Validação Concorrente do Protocolo Normal Flex para Avaliação da Amplitude de Movimento Articular em Mulheres Idosas: Estudo Comparativo com Métodos Goniométricos
DOI:
https://doi.org/10.36557/2674-9432.2026v5n5p912-926Resumo
Este estudo investigou os impactos do envelhecimento na flexibilidade de mulheres idosas, com ênfase na validação do protocolo Normal Flex como instrumento de avaliação da amplitude de movimento articular (ADM). Realizou-se uma revisão de literatura abordando as alterações fisiológicas relacionadas à idade, os efeitos do sedentarismo e os benefícios da atividade física regular.
A amostra inicial foi composta por 50 mulheres idosas (idade média entre 60 e 75 anos), residentes no Estado do Rio de Janeiro, divididas em dois grupos: 30 fisicamente ativas (Grupo 1) e 20 sedentárias (Grupo 2). Houve perda amostral de 9 participantes. O protocolo Normal Flex consiste em sete movimentos organizados em três segmentos corporais (membros superiores, tronco e inferiores), com três níveis de dificuldade e registro dicotômico (sucesso/insucesso).
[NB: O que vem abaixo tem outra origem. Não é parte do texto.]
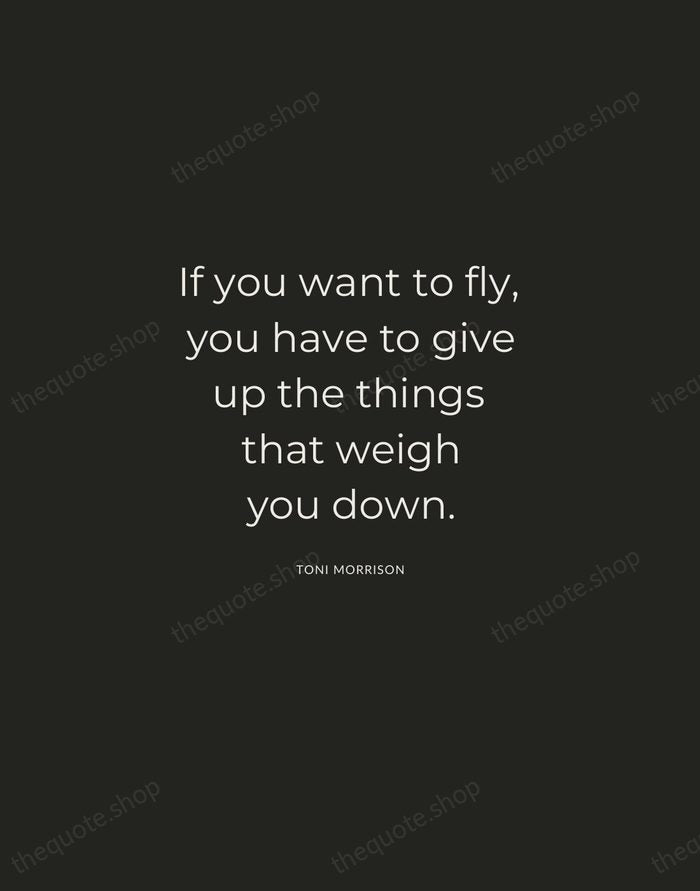 If you want to fly, you have to give up the things… — Toni Morrison — Charcoal Sans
O protocolo foi comparado com goniometria analógica, digital, radiológica e toniciometria. A análise estatística incluiu correlações de Spearman e Pearson, além da aplicação de Lógica Fuzzy por meio do software FuzzyTech® para classificação combinatória.
Principais resultados: Observou-se validade concorrente moderada a alta entre a goniometria analógica e digital na maioria dos movimentos (ex.: extensão horizontal do ombro r ≈ 0,83; abdução do ombro r = 0,99; flexão lombar em pé r = 0,86; flexão do joelho r = 0,96; todos com p < 0,05). As correlações com goniometria radiológica e toniciometria foram baixas ou inexistentes, demonstrando que esses métodos não são adequados como padrão-ouro. A fidedignidade interavaliadores foi boa, com consistência nas medidas de tendência central. A análise por Lógica Fuzzy confirmou a validade da tabela classificatória, especialmente no Grupo 1, onde as participantes ativas apresentaram alta concentração de escores máximos. As correlações entre os testes de flexão lombar foram moderadas, porém sem redundância, justificando a manutenção de todos os itens no protocolo.
Conclusão: O protocolo Normal Flex mostrou-se fidedigno e válido para a avaliação funcional da flexibilidade em mulheres idosas. Recomenda-se sua utilização no monitoramento da autonomia funcional no envelhecimento. Estudos futuros com amostras mais heterogêneas são sugeridos para fortalecer sua validação.